Among the arrivals and departures today, November 26, were some ships of note:
1 The H Cygnus arrived from Port Newark (New York harbour) for ZIM's newly merged service combining the North America to South America West Coast line, the Colibri Express, with the Halifax / New York/ Kingston, Jamaica feeder ZCX.
As expected the ship is carrying a large number of reefers as temperature controlled and frozen foods form a large part of the trade from South America. The ship was built in 2022 by Jiangsu Yangzi Xinfu Shipbuilding in Jingjiang, China. It is the first in a series of at least seven ships built by the yard as their 1800 TEU class of feeders. The ship measures 18,848 gt, 24,480 dwt with an actual capacity of 1781 TEU. (I haven't been able to find the number of reefer plugs, but I expect several hundred.) Sister ship and fleet mate H Mercury called here October 9 and November 13.

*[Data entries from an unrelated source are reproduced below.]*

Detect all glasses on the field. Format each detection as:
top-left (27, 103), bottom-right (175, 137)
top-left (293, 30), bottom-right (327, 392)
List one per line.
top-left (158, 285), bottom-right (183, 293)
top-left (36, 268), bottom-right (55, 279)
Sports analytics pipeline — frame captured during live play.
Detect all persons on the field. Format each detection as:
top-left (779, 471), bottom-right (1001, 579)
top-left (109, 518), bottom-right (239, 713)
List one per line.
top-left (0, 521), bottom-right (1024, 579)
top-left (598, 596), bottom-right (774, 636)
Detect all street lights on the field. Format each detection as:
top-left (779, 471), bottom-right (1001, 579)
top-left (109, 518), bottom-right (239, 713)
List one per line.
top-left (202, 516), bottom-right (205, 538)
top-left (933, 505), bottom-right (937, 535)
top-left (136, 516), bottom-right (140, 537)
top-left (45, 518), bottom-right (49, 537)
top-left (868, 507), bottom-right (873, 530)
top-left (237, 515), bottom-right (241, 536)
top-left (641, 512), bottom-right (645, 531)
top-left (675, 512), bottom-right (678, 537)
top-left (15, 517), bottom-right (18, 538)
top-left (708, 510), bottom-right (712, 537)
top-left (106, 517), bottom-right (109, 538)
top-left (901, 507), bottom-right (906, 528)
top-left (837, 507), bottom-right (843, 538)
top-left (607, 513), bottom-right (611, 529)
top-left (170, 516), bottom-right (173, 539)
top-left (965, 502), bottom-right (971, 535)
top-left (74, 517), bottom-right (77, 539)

2 Among departures was a very short term visitor. The Asian Spirit arrived from New York late afternoon yesterday, November 25, and sailed mid-afternoon today for Montreal. I don't know if it loaded or unloaded cargo, but I suspect it was a bunker stop.
It is classed as a "multi-purpose heavy lift" ship, built as part of the Beluga Shipping fleet in 2006. Construction began at the Damen Okean shipyard in Mikolayiv, Ukraine and was completed by Volharding, Foxhol, Netherlands. The 10,899 gt, 12,767 dwt ship can carry 675 TEU and has two 240 tonne SWL cranes that can work in combination. The ship carries a large spreader that is used when the cranes act in combination for an extra heavy lift. (The large black unit is stowed between the two cranes.)
The ship was launched as the Beluga Constitution and delivered as the Beluga Constellation. After Beluga Shipping failed it became the HR Constellation from 2011 to 2017 then Daisy briefly in the same year, settling on Asian Spirit later in 2017.
3 The Undine sailed late this afternoon after spending the day at Autoport offloading cars. The ship arrived in Halifax yesterday, November 25 and docked at Pier 9C to discharge RoRo machinery, then moved to Autoport this morning.
Some of the machinery was hidden from view by a previous cargo of wind turbine towers, but consisted of the usual mix of trucks, tractors and miscellaneous logging and mining equipment. It also had military cargo, in the form of some well worn armoured cars.
The Undine was built in 2003 by Daewoo Shipbuilding + Marine Engineering Co in Okpo and measured 57,112 gt, 22,616 dwt. In 2006 it was lengthened at the Hyundai Vinashin Ninh Hoa yard in Vietnam, by the insertion of a new 12.6m (41.33 ft) long cargo section, thus increasing tonnages to 67,378 gt, 28,338 dwt. Its car capacity then became 7194 cars of the RT43 standard.
The ship followed the usual Wallenius Wilhelmsen Ocean transatlantic itinerary from Bremerhaven, Goteborg, Zeebrugge, with the addition of the Marchwood military port in Southampton. It sailed for New York.